All you have done is prove that Robert C. Martin can contradict himself in two separate articles. The book was published in 2012 while http://blog.8thlight.com/uncle-bob/2014/05/01/Design-Damage.html was written in 2014. I can only conclude that Uncle Bob came to his senses and revised his opinion. I prefer to stick with his later opinion.
Apart from that, The primary rule of encapsulation is that ALL the properties and ALL the methods for an entity should be placed in the SAME class, so breaking a class into artificially smaller units just to satisfy a count up to an arbitrary number does not smell right to me.
In the MVC design pattern both data validation and business rules belong in the Model, and not in either the View or the Controller, so to say that they do not belong in the same Model class is patently wrong.
At what point does he contradict himself? There is nothing in that article about class size and certainly doesn’t state anything about “revising his opinion”. He’s still advertising the book on his website so clearly he stands by it.

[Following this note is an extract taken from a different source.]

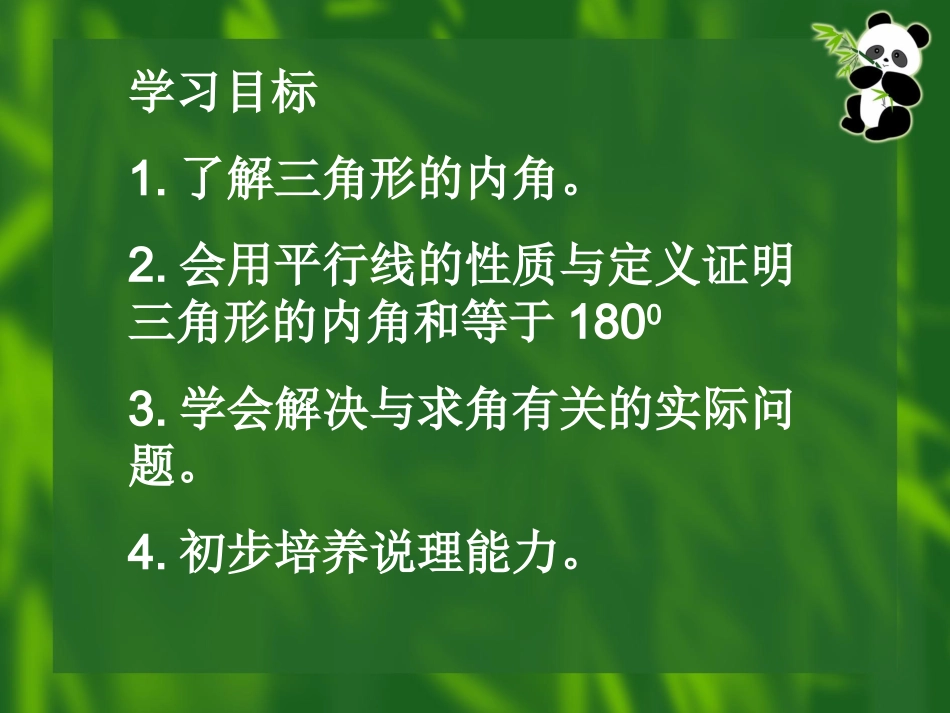 学习目标

1. 了解三角形的内角。

2. 会用平行线的性质与定义证明三角形的内角和等于 $180^0$

3. 学会解决与求角有关的实际问题。

4. 初步培养说理能力。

Are you a troll tony? I have to wonder why you come here and argue against things like academic papers, respected authors like Robert C. Martin and things written by companies like google and microsoft. What is it you’re trying to achieve?
And we’re back to what Scott was trying to tell you about SRP and SoC. A single concern can be fulfilled by multiple classes which collaborate with each other, a single class should have a single responsibility.
MVC is about Separation of Concerns, not single responsibility.
Where did I say that?! I clearly said you broke encapsulation by separating the data and the methods that work on that data. The data is in the model and the methods that work on the model is in the view: Encapsulation has been broken. I’m suggesting you have a poor separation of concerns.
Nowhere does that article demonstrate a “change of opinion” You are seeing what you want to see, because he certainly does not demonstrate a “change of opinion”. He says they are different concerns that change at different times and mentions nothing about class size.
Just because you find articles which offer a different definition than the one found in https://en.wikipedia.org/wiki/Software_framework does not means that those articles are correct. As far as I am concerned they are merely offering different opinions, and I do not agree with those opinions.
There is no reference to size in his 2014 article, so “too big” or “to small” are irrelevant when in comes to splitting a monolithic piece of code into smaller units. His 2014 article specifically states that ALL GUI logic should be in its own component (although I have actually split that into separate Views and Controllers), ALL business logic should be in its own component, and ALL database logic should be in its own component. There is absolutely nothing in that article which states that if any of that logic exceeds a particular method count or line count that the component should be split into smaller sub-components.
I have never seen ANY definition of MVC which states that you need more than three classes to implement it. There may be multiple variations for each of those in an application, but each user transaction should be able to operate with no more than one of each.
Unlike you can point to any authoritative article on MVC which identifies why and how each of those three components needs to be split it smaller sub-components I will continue to treat your argument as utterly bogus.
Having data in the Model and logic in the View which presents that data in a particular format for the user such as HTML PDF or CSV does NOT break encapsulation. The Model class is only responsible for obtaining the data and validating it according to the business rules. It passes that data to a separate Data Access Object when it needs to be stored in the database and to a separate View when it needs to be shown to the user.
You are trying to tell me that if I apply SRP/Soc then I am automatically breaking encapsulation!!! What a totally ridiculous argument!!!
Can you specify what constitutes ‘authoritative’ in your mind? You’ve already shown you will happily cite or dismiss the same sources and authors depending on whether they support your argument or not.
Laravel does exactly that as well, yet you dismiss it as “not a framework.”
Does “basic and default behavior” !== “do anything”? I’m not sure what your objection is. Laravel comes with a set of base classes with “basic and default behavior” that you can extend with your own custom code if you want it to do more.
Errrr, no. Laravel comes with those and controls the flow of execution through them.
Tony thinks separation of concerns and SRP are one and the same. So, because his framework follows MVC, thus obeying SoC, all of it then automatically obeys SRP too.
The contradiction he accuses Bob of making comes from his clear misunderstanding of the two concepts, which differ only in scope basically. SoC’s scope is at a higher framework/ application level. Like…separation of concerns between areas of the framework and application to split them up in logical parts, so they are more modular, reusable and easier to change.
SRP’s scope is at the lower class level. It describes how classes should be formed, so they are also more modular, reusable and easier to change. The goals of both concepts are the same, however, you can’t always say you have successfully complied with SoC and it directly means you have properly done SRP too.
If you see the two concepts like that, then everything Bob has said makes perfect sense and we are back to Tony’s 9000 line class breaking SRP.
“A software component is a unit of composition with contractually specified interfaces and explicit context dependencies only. A software component can be deployed independently and is subject to composition by third parties”
A interfaceS, dependencieS. A component is not a single class. Again, we come back to your misunderstanding of the difference between Separation of Concerns and Single Responsibility Principle.